Естественно, некоторые города играли большую роль, чем прочие, причем не из-за численности эмигрантского населения, хотя определенная «критическая масса» была в любом случае необходима. Очагами притяжения являлись энергичные и творчески активные люди, которые, несмотря ни на что, продолжали вносить вклад в развитие русской культуры, и те печатные органы, которые имели достаточно средств для распространения своих изданий. Центрами Русского Зарубежья были Берлин, Париж, Прага, Харбин, в меньшей степени и в течение более короткого времени — Белград, Рига и София. Возникновение подобных центров стало возможным также благодаря значительной русской аудитории, готовой и стремящейся к восприятию культурных ценностей, создаваемых их товарищами по изгнанию. Большое число русских проживало в Балтийских государствах, Польше и Румынии, но они были лишены преимуществ, которые создают излучающие энергию большие города. Так же дело обстояло в Югославии, Греции, в сельских поселениях Болгарии и Чехословакии, в небольших группах русских, работавших во французской, бельгийской или германской провинциях. Однако практически везде русские эмигранты жаждали читать, смотреть, слушать произведения, созданные представителями диаспоры. Русское Зарубежье сохранило черту, характерную для дореволюционной России, где лишь столицы и небольшое число других городов (например, Киев и Одесса) создавали тот культурный потенциал, который воспринимался затем на бескрайних просторах российской провинции.
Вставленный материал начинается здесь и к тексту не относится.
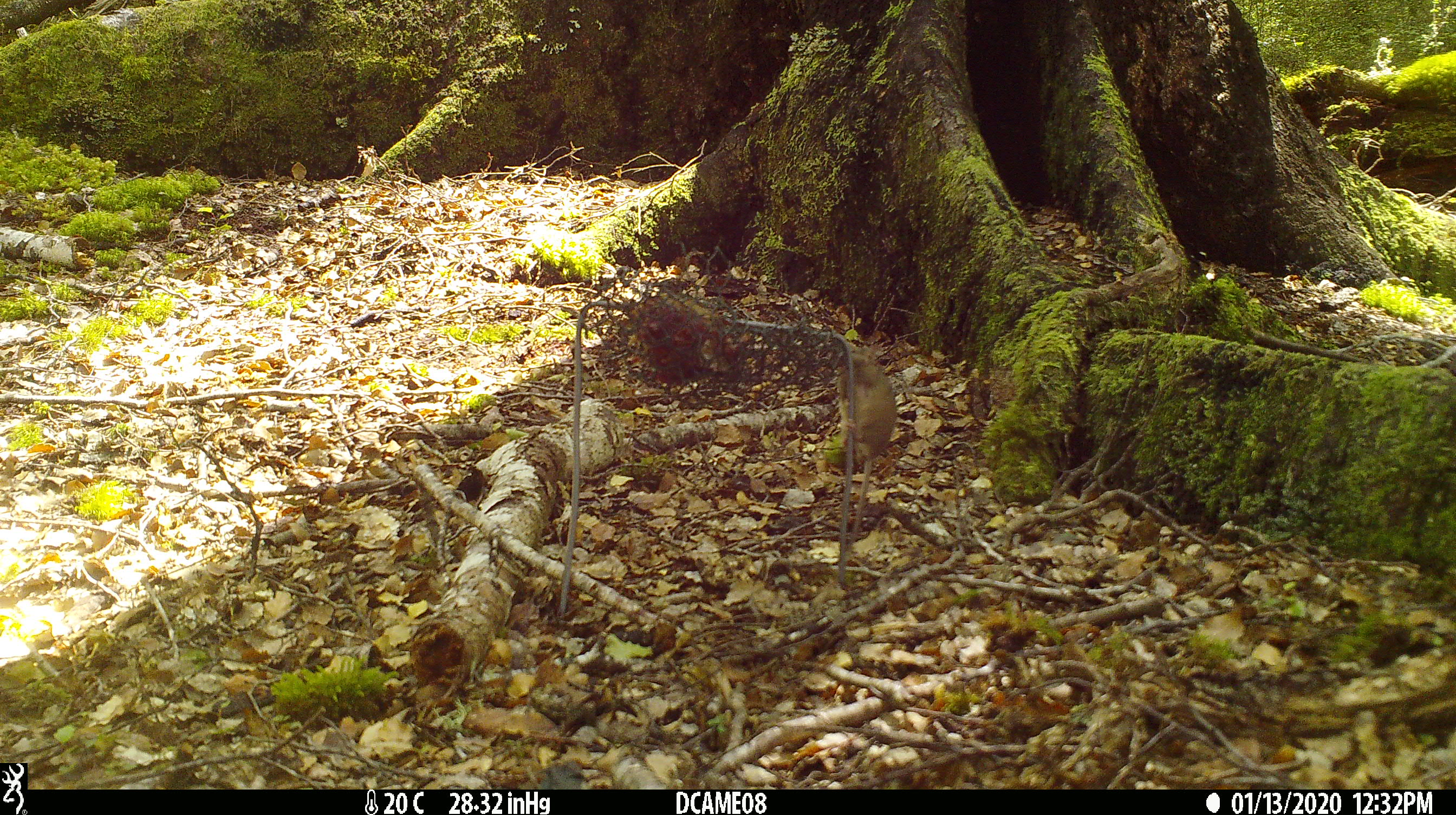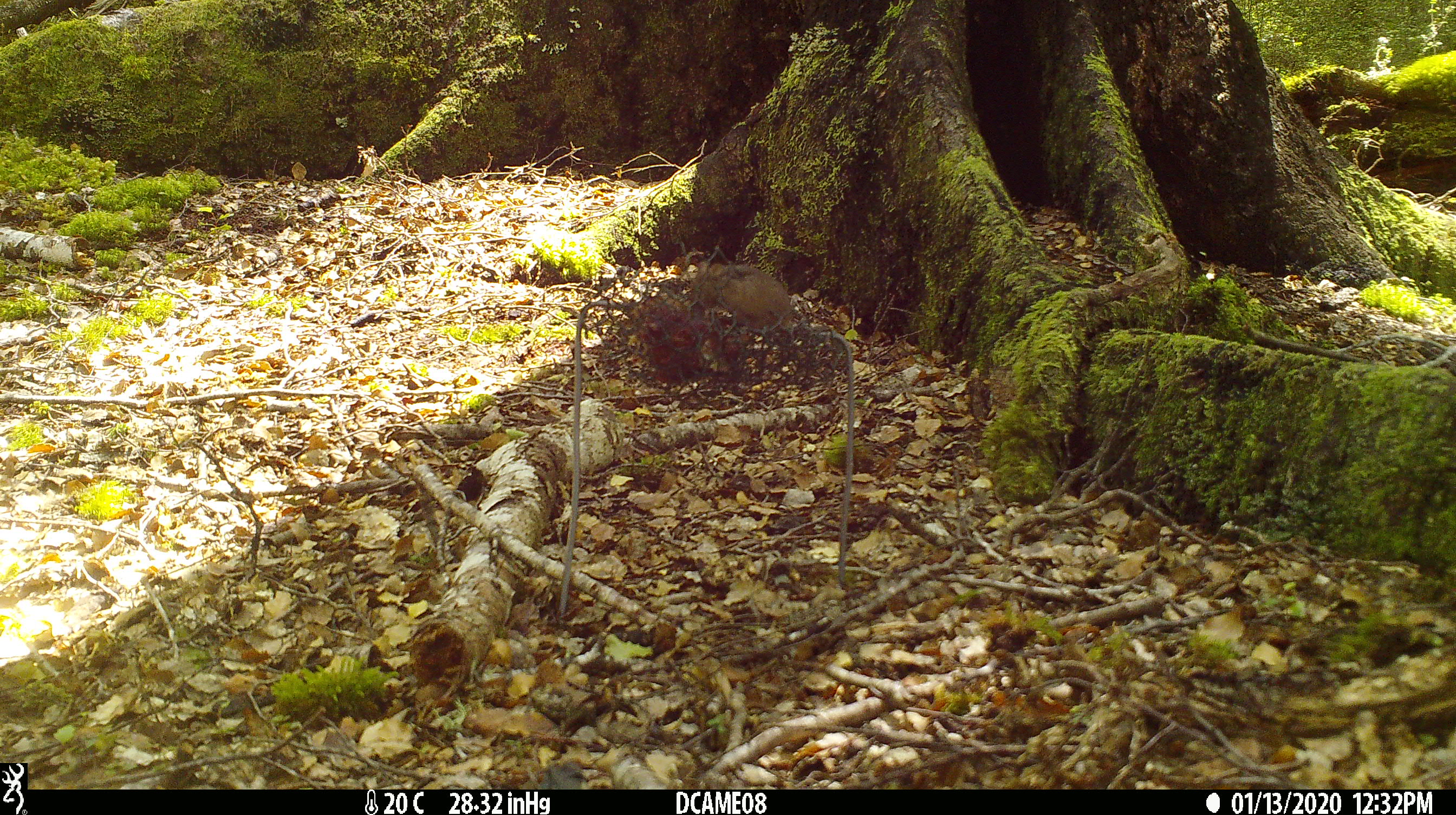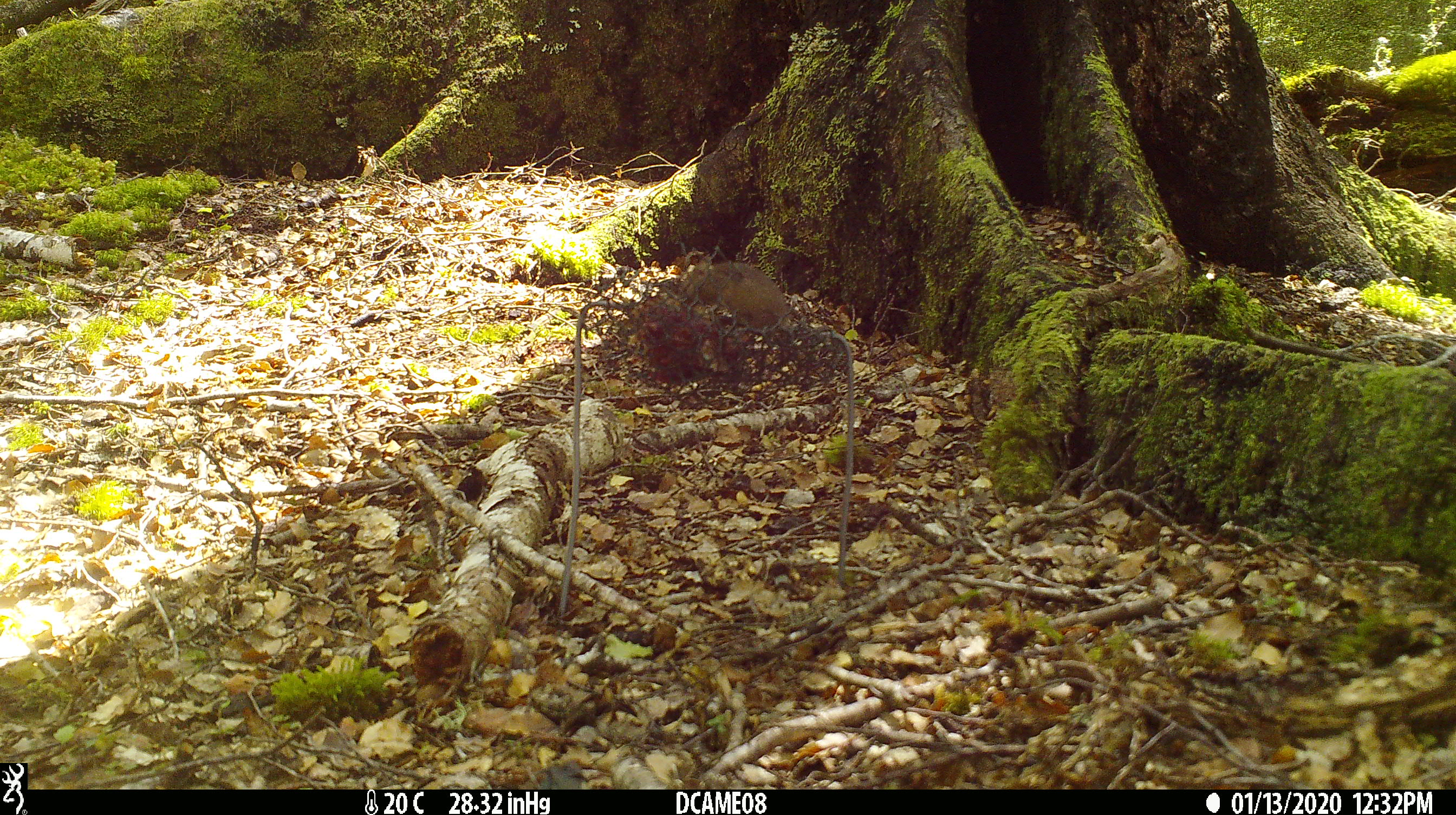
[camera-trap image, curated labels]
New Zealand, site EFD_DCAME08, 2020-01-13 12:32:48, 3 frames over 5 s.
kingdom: Animalia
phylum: Chordata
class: Mammalia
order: Rodentia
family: Muridae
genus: Mus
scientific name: Mus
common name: mouse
Mouse (Mus).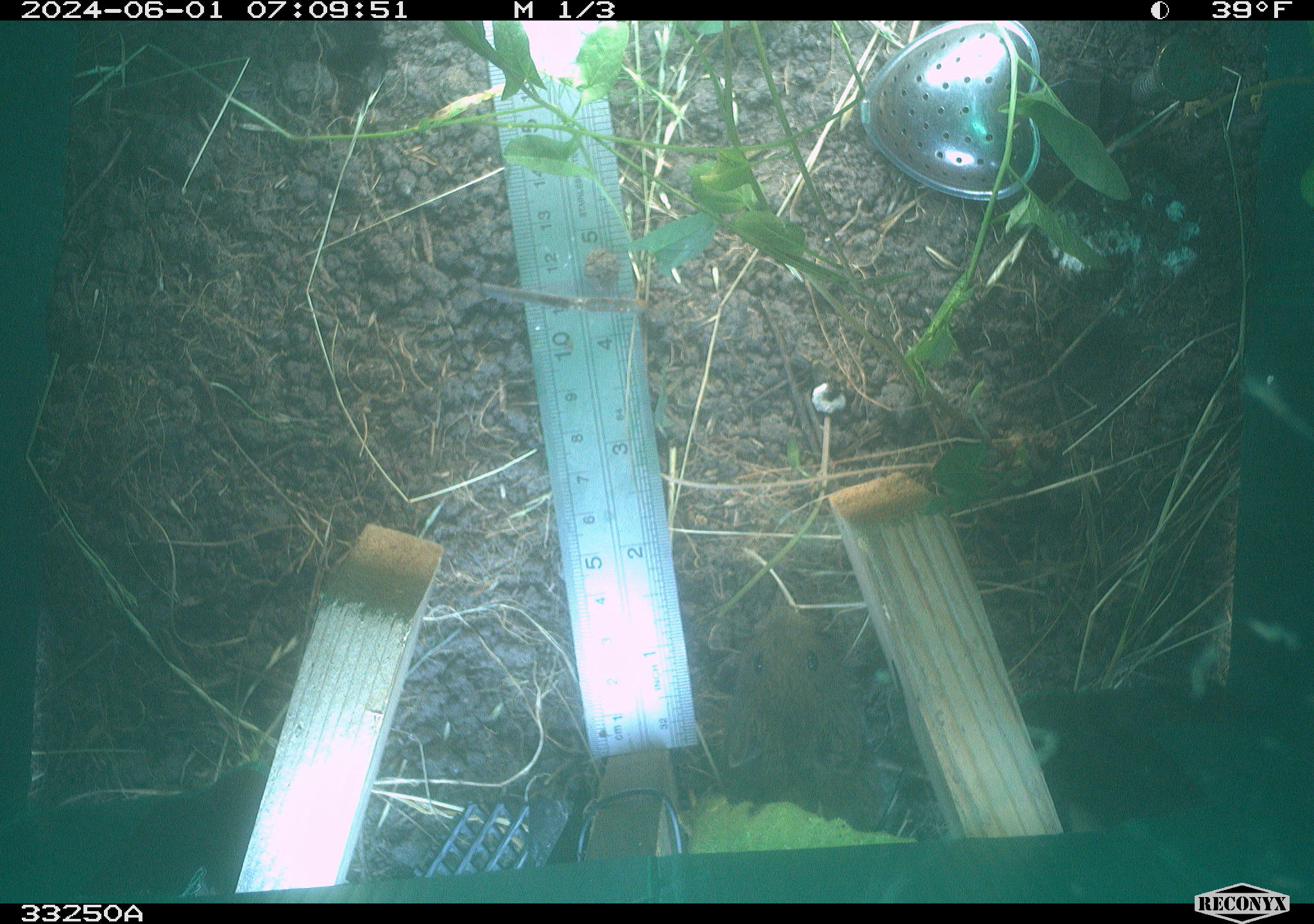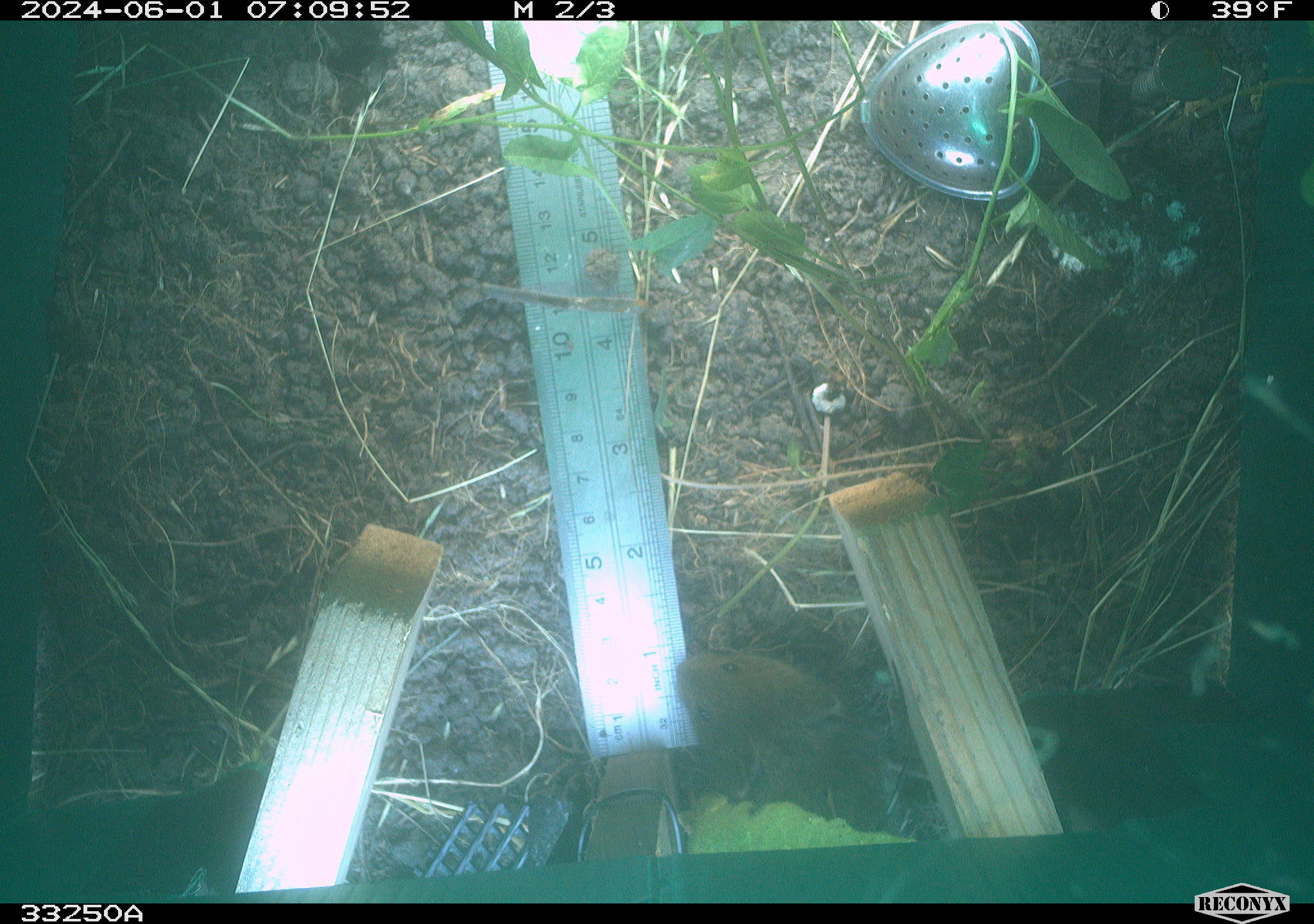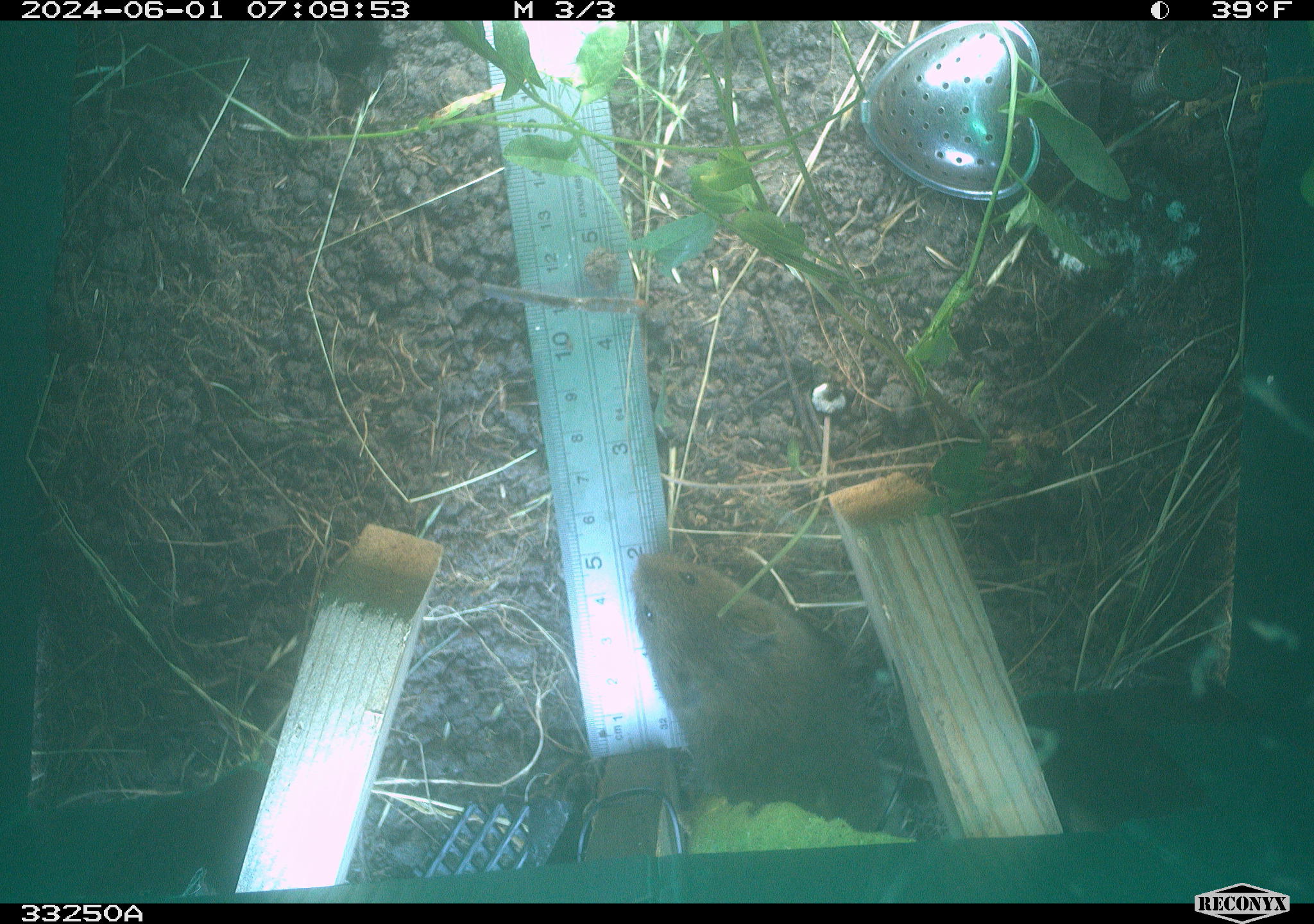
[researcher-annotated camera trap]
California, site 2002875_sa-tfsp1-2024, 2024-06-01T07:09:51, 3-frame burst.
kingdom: Animalia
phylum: Chordata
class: Mammalia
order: Rodentia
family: Cricetidae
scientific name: Arvicolinae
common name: voles, lemmings, and muskrats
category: arvicolinae subfamily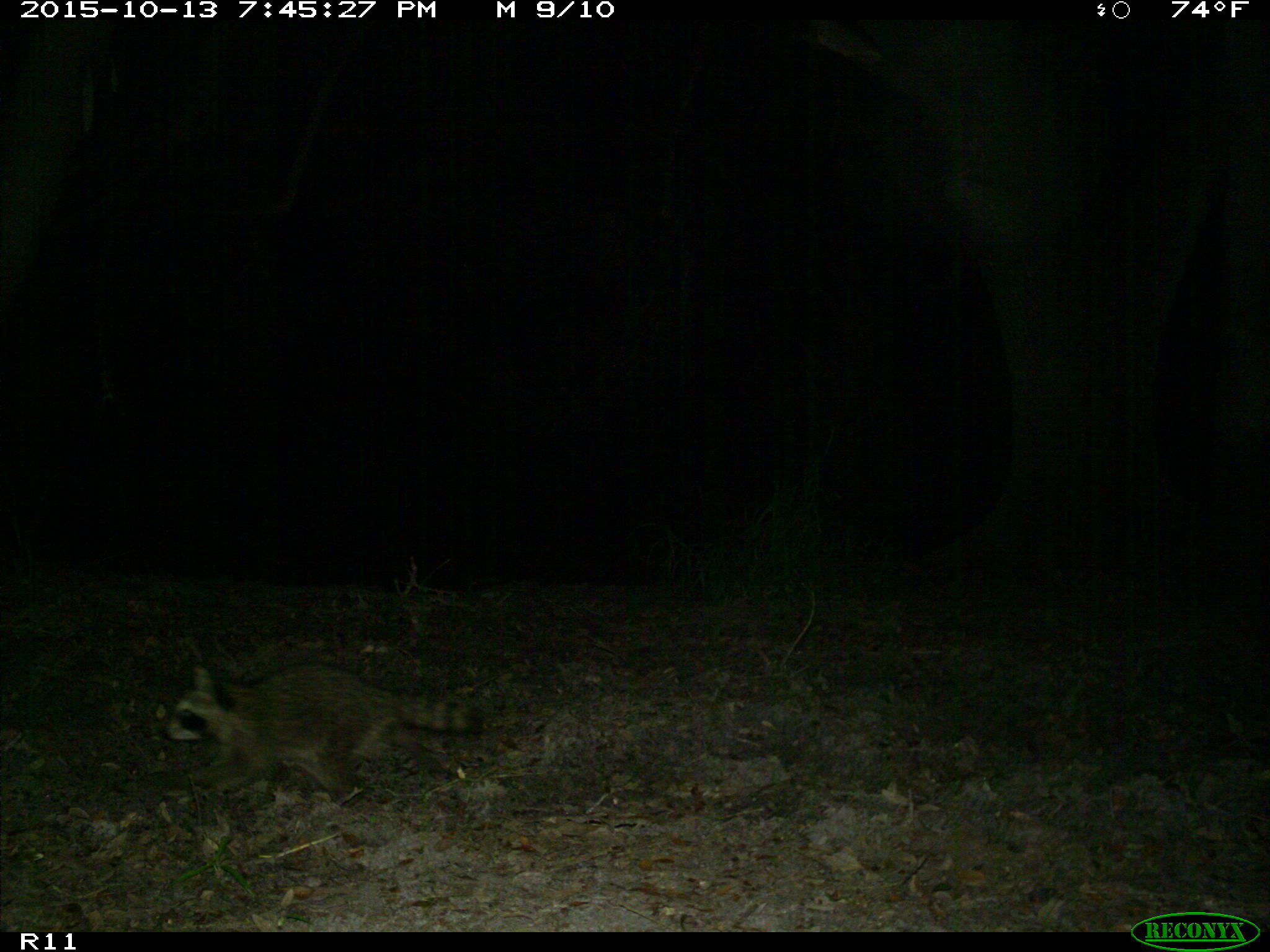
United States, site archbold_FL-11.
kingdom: Animalia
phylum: Chordata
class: Mammalia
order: Carnivora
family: Procyonidae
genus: Procyon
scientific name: Procyon lotor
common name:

Мы обрисовали особенности культурной жизни и творческие возможности «России за пределами России». В последующих главах мы сосредоточим внимание именно на этом аспекте истории русской эмиграции. Некоторые моменты будут исключены из нашего повествования. Какие и почему?
Русская диаспора возникла в результате политических изменений, произошедших в России после длительной мировой войны, радикальной политической революции, кровавой гражданской войны, и есть, казалось бы, все основания предположить, что Русское Зарубежье должно было сосредоточить основное внимание на политических проблемах и политического же свойства предрассудках. Это, однако, верно лишь в самом общем смысле. Единственное убеждение, разделявшееся всеми без исключения эмигрантами, кто хоть на миг задумывался о политике, — это абсолютное неприятие большевистского режима. Но даже и это утверждение верно лишь отчасти, поскольку с течением времени некоторые эмигранты смирились с фактом существования этого режима и даже начали усматривать в нем некоторые позитивные моменты (например, разжигаемый Сталиным великорусский национализм). Эта «реакция отторжения» новой России составляла лишь внешний фасад политических взглядов эмиграции. Преобладающее большинство было настолько занято борьбой за выживание, что просто не могло позволить себе «роскошь» непосредственно и серьезно участвовать в политической деятельности. Стойкие антибольшевистские настроения подогревались ностальгическим национализмом, который, впрочем, проявлялся открыто лишь в редких случаях. Вместе с тем эмигранты не проявляли заметного интереса к политическим программам и с подозрением относились к политическим партиям. В еще меньшей степени они обнаруживали заинтересованность или осведомленность в том, что касалось политической жизни принявших их стран, за исключением тех моментов, которые непосредственно влияли на их правовое или экономическое положение.